Pour les enquêteurs, l'origine des victimes est tout sauf un hasard. Dans la vidéo de revendication, "la nationalité suédoise des victimes est évoquée comme motivation probable de l'acte", a précisé un porte-parole du parquet fédéral, Eric Van Duyse. Il faut dire que la Suède est, depuis plusieurs années, dans le viseur des terroristes. En particulier depuis quelques mois : des profanations du Coran sur son sol, commises par un large éventail de personnes (militants d'extrême-droite, réfugiés ou artistes) ont affecté la situation sécuritaire du pays.

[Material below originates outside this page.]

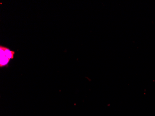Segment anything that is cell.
<instances>
[{"mask_svg":"<svg viewBox=\"0 0 155 116\" xmlns=\"http://www.w3.org/2000/svg\"><path fill=\"white\" fill-rule=\"evenodd\" d=\"M15 52L4 46H0V68L5 67L14 59Z\"/></svg>","mask_w":155,"mask_h":116,"instance_id":"cell-1","label":"cell"}]
</instances>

Fin juillet, deux hommes ont mis le feu à un exemplaire du livre sacré de l'islam devant le Parlement à Stockholm, réitérant un geste déjà réalisé un mois auparavant devant la plus grande mosquée de la capitale suédoise. Ils ont récidivé en septembre, sur une place de Malmö. Ces incidents "ont contribué à donner à la Suède l'image d'un pays hostile aux musulmans", a déclaré en aout Ahn-Za Hagström, directrice du Centre national d'évaluation de la menace terroriste.
Ces actes, relayés sur Internet, ont été suivis de vives tensions dans le monde musulman. L'ambassade de Suède à Bagdad a notamment été incendiée avant d'être rapatriée temporairement à Stockholm. En août, un cocktail Molotov a été lancé contre l'ambassade suédoise à Beyrouth, sans que le projectile explose. Le groupe terroriste Al-Qaïda, lui, a appelé à commettre des attaques terroristes dans le pays scandinave. Plusieurs pays ont depuis mis à jour leurs recommandations aux voyageurs souhaitant se rendre en Suède.

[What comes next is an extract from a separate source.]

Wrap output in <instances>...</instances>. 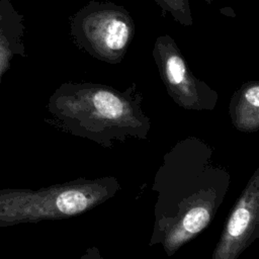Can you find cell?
<instances>
[{"mask_svg":"<svg viewBox=\"0 0 259 259\" xmlns=\"http://www.w3.org/2000/svg\"><path fill=\"white\" fill-rule=\"evenodd\" d=\"M259 237V167L234 204L211 259H238Z\"/></svg>","mask_w":259,"mask_h":259,"instance_id":"cell-5","label":"cell"},{"mask_svg":"<svg viewBox=\"0 0 259 259\" xmlns=\"http://www.w3.org/2000/svg\"><path fill=\"white\" fill-rule=\"evenodd\" d=\"M163 10V15L168 12L173 19L183 26L193 24L189 0H153Z\"/></svg>","mask_w":259,"mask_h":259,"instance_id":"cell-8","label":"cell"},{"mask_svg":"<svg viewBox=\"0 0 259 259\" xmlns=\"http://www.w3.org/2000/svg\"><path fill=\"white\" fill-rule=\"evenodd\" d=\"M142 101L136 83L120 91L103 84L68 82L51 96L49 111L63 132L111 149L130 139L147 140L151 120Z\"/></svg>","mask_w":259,"mask_h":259,"instance_id":"cell-2","label":"cell"},{"mask_svg":"<svg viewBox=\"0 0 259 259\" xmlns=\"http://www.w3.org/2000/svg\"><path fill=\"white\" fill-rule=\"evenodd\" d=\"M212 1H213V0H205V2H206V3H208V4H210Z\"/></svg>","mask_w":259,"mask_h":259,"instance_id":"cell-10","label":"cell"},{"mask_svg":"<svg viewBox=\"0 0 259 259\" xmlns=\"http://www.w3.org/2000/svg\"><path fill=\"white\" fill-rule=\"evenodd\" d=\"M6 8L0 3V77L8 68L13 55L23 50L21 44V35L23 26L21 16L12 8L8 16Z\"/></svg>","mask_w":259,"mask_h":259,"instance_id":"cell-7","label":"cell"},{"mask_svg":"<svg viewBox=\"0 0 259 259\" xmlns=\"http://www.w3.org/2000/svg\"><path fill=\"white\" fill-rule=\"evenodd\" d=\"M74 44L93 58L119 64L135 35V21L130 12L112 2L89 1L70 21Z\"/></svg>","mask_w":259,"mask_h":259,"instance_id":"cell-3","label":"cell"},{"mask_svg":"<svg viewBox=\"0 0 259 259\" xmlns=\"http://www.w3.org/2000/svg\"><path fill=\"white\" fill-rule=\"evenodd\" d=\"M78 259H105V258L102 256L99 248L93 246V247H88L85 250L84 254Z\"/></svg>","mask_w":259,"mask_h":259,"instance_id":"cell-9","label":"cell"},{"mask_svg":"<svg viewBox=\"0 0 259 259\" xmlns=\"http://www.w3.org/2000/svg\"><path fill=\"white\" fill-rule=\"evenodd\" d=\"M231 176L203 140L178 141L164 156L152 189L154 227L149 247L161 245L173 256L212 222L229 190Z\"/></svg>","mask_w":259,"mask_h":259,"instance_id":"cell-1","label":"cell"},{"mask_svg":"<svg viewBox=\"0 0 259 259\" xmlns=\"http://www.w3.org/2000/svg\"><path fill=\"white\" fill-rule=\"evenodd\" d=\"M229 113L233 126L245 134L259 130V83L248 81L232 95Z\"/></svg>","mask_w":259,"mask_h":259,"instance_id":"cell-6","label":"cell"},{"mask_svg":"<svg viewBox=\"0 0 259 259\" xmlns=\"http://www.w3.org/2000/svg\"><path fill=\"white\" fill-rule=\"evenodd\" d=\"M153 57L168 95L186 110H213L219 93L194 76L175 40L168 34L157 37Z\"/></svg>","mask_w":259,"mask_h":259,"instance_id":"cell-4","label":"cell"}]
</instances>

L'image de la Suède comme hostile aux musulmans ne date pas d'hier. Début 2022, les autorités suédoises, accusées d'"enlèvements" systématisés d'enfants musulmans à leur famille, ont dénoncé une vaste campagne de désinformation en ligne. Selon ces allégations, devenues rapidement virales, le pays nordique enlèverait des enfants musulmans pour les confier à des familles chrétiennes, dans lesquelles ils seraient forcés de boire de l'alcool et manger du porc. Interrogé par l'AFP en février 2022 à ce sujet, le ministre de l'Immigration a nié, pointant du doigt "des forces malveillantes qui veulent exploiter la frustration (...) et semer la défiance et la division dans la société suédoise".

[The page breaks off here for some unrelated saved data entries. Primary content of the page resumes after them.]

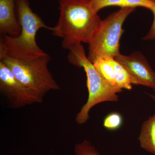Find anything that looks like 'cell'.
I'll use <instances>...</instances> for the list:
<instances>
[{
  "instance_id": "1",
  "label": "cell",
  "mask_w": 155,
  "mask_h": 155,
  "mask_svg": "<svg viewBox=\"0 0 155 155\" xmlns=\"http://www.w3.org/2000/svg\"><path fill=\"white\" fill-rule=\"evenodd\" d=\"M59 4V20L51 30L53 35L62 39L64 49L81 42L88 44L102 21L92 8L90 0H60Z\"/></svg>"
},
{
  "instance_id": "2",
  "label": "cell",
  "mask_w": 155,
  "mask_h": 155,
  "mask_svg": "<svg viewBox=\"0 0 155 155\" xmlns=\"http://www.w3.org/2000/svg\"><path fill=\"white\" fill-rule=\"evenodd\" d=\"M17 17L21 26L18 36L1 35L0 58L5 56L17 59L29 60L47 54L36 43L37 32L44 28L51 31L38 14L32 11L28 0H16Z\"/></svg>"
},
{
  "instance_id": "3",
  "label": "cell",
  "mask_w": 155,
  "mask_h": 155,
  "mask_svg": "<svg viewBox=\"0 0 155 155\" xmlns=\"http://www.w3.org/2000/svg\"><path fill=\"white\" fill-rule=\"evenodd\" d=\"M69 51L67 58L69 63L75 67H82L86 74L88 99L76 115L75 119L78 125H82L89 119V112L92 108L104 102L118 101L117 94L121 92L122 90L112 86L101 75L88 60L82 45L73 47Z\"/></svg>"
},
{
  "instance_id": "4",
  "label": "cell",
  "mask_w": 155,
  "mask_h": 155,
  "mask_svg": "<svg viewBox=\"0 0 155 155\" xmlns=\"http://www.w3.org/2000/svg\"><path fill=\"white\" fill-rule=\"evenodd\" d=\"M22 85L36 98L38 104L51 91H58L60 87L48 69L51 57L44 55L29 60L5 56L0 58Z\"/></svg>"
},
{
  "instance_id": "5",
  "label": "cell",
  "mask_w": 155,
  "mask_h": 155,
  "mask_svg": "<svg viewBox=\"0 0 155 155\" xmlns=\"http://www.w3.org/2000/svg\"><path fill=\"white\" fill-rule=\"evenodd\" d=\"M135 8L123 7L102 20L88 44V60L91 63L99 58H115L120 54V40L123 23Z\"/></svg>"
},
{
  "instance_id": "6",
  "label": "cell",
  "mask_w": 155,
  "mask_h": 155,
  "mask_svg": "<svg viewBox=\"0 0 155 155\" xmlns=\"http://www.w3.org/2000/svg\"><path fill=\"white\" fill-rule=\"evenodd\" d=\"M0 91L7 99L9 107L12 109L38 104L36 98L17 80L2 61H0Z\"/></svg>"
},
{
  "instance_id": "7",
  "label": "cell",
  "mask_w": 155,
  "mask_h": 155,
  "mask_svg": "<svg viewBox=\"0 0 155 155\" xmlns=\"http://www.w3.org/2000/svg\"><path fill=\"white\" fill-rule=\"evenodd\" d=\"M115 59L127 70L131 83L149 87L155 92V72L141 53L134 52L129 55L120 53Z\"/></svg>"
},
{
  "instance_id": "8",
  "label": "cell",
  "mask_w": 155,
  "mask_h": 155,
  "mask_svg": "<svg viewBox=\"0 0 155 155\" xmlns=\"http://www.w3.org/2000/svg\"><path fill=\"white\" fill-rule=\"evenodd\" d=\"M16 0H0L1 35L18 36L21 26L16 16Z\"/></svg>"
},
{
  "instance_id": "9",
  "label": "cell",
  "mask_w": 155,
  "mask_h": 155,
  "mask_svg": "<svg viewBox=\"0 0 155 155\" xmlns=\"http://www.w3.org/2000/svg\"><path fill=\"white\" fill-rule=\"evenodd\" d=\"M138 140L142 148L155 155V114L143 122Z\"/></svg>"
},
{
  "instance_id": "10",
  "label": "cell",
  "mask_w": 155,
  "mask_h": 155,
  "mask_svg": "<svg viewBox=\"0 0 155 155\" xmlns=\"http://www.w3.org/2000/svg\"><path fill=\"white\" fill-rule=\"evenodd\" d=\"M93 64L97 70L108 83L114 87L121 89L116 83L114 67L109 58L97 59Z\"/></svg>"
},
{
  "instance_id": "11",
  "label": "cell",
  "mask_w": 155,
  "mask_h": 155,
  "mask_svg": "<svg viewBox=\"0 0 155 155\" xmlns=\"http://www.w3.org/2000/svg\"><path fill=\"white\" fill-rule=\"evenodd\" d=\"M114 67L116 83L119 88L130 90L132 89V83L130 75L127 70L115 58H109Z\"/></svg>"
},
{
  "instance_id": "12",
  "label": "cell",
  "mask_w": 155,
  "mask_h": 155,
  "mask_svg": "<svg viewBox=\"0 0 155 155\" xmlns=\"http://www.w3.org/2000/svg\"><path fill=\"white\" fill-rule=\"evenodd\" d=\"M123 122V118L121 114L117 112H113L106 116L103 122V125L107 130H115L122 126Z\"/></svg>"
},
{
  "instance_id": "13",
  "label": "cell",
  "mask_w": 155,
  "mask_h": 155,
  "mask_svg": "<svg viewBox=\"0 0 155 155\" xmlns=\"http://www.w3.org/2000/svg\"><path fill=\"white\" fill-rule=\"evenodd\" d=\"M74 150L75 155H101L95 147L87 140L75 144Z\"/></svg>"
},
{
  "instance_id": "14",
  "label": "cell",
  "mask_w": 155,
  "mask_h": 155,
  "mask_svg": "<svg viewBox=\"0 0 155 155\" xmlns=\"http://www.w3.org/2000/svg\"><path fill=\"white\" fill-rule=\"evenodd\" d=\"M91 5L95 13L109 6H118L123 8L124 0H90Z\"/></svg>"
},
{
  "instance_id": "15",
  "label": "cell",
  "mask_w": 155,
  "mask_h": 155,
  "mask_svg": "<svg viewBox=\"0 0 155 155\" xmlns=\"http://www.w3.org/2000/svg\"><path fill=\"white\" fill-rule=\"evenodd\" d=\"M155 4V0H124L123 7L135 8L141 7L149 9Z\"/></svg>"
},
{
  "instance_id": "16",
  "label": "cell",
  "mask_w": 155,
  "mask_h": 155,
  "mask_svg": "<svg viewBox=\"0 0 155 155\" xmlns=\"http://www.w3.org/2000/svg\"><path fill=\"white\" fill-rule=\"evenodd\" d=\"M150 10L152 12L153 14V22L149 32L143 38V39L145 41L153 40L155 39V4L151 7Z\"/></svg>"
},
{
  "instance_id": "17",
  "label": "cell",
  "mask_w": 155,
  "mask_h": 155,
  "mask_svg": "<svg viewBox=\"0 0 155 155\" xmlns=\"http://www.w3.org/2000/svg\"><path fill=\"white\" fill-rule=\"evenodd\" d=\"M148 94L149 95V96L150 97H151L152 98V99L153 101L154 102L155 104V96L153 95V94Z\"/></svg>"
}]
</instances>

Quelques années auparavant, en 2007, c'est Lars Vilks qui avait défrayé la chronique en publiant un dessin du prophète Mahomet avec un corps de chien. Le Suédois a été l'objet de multiples agressions. Notamment en 2015, quand un homme, vraisemblablement radicalisé en prison, a ouvert le feu contre le centre culturel de Copenhague où il devait s'exprimer.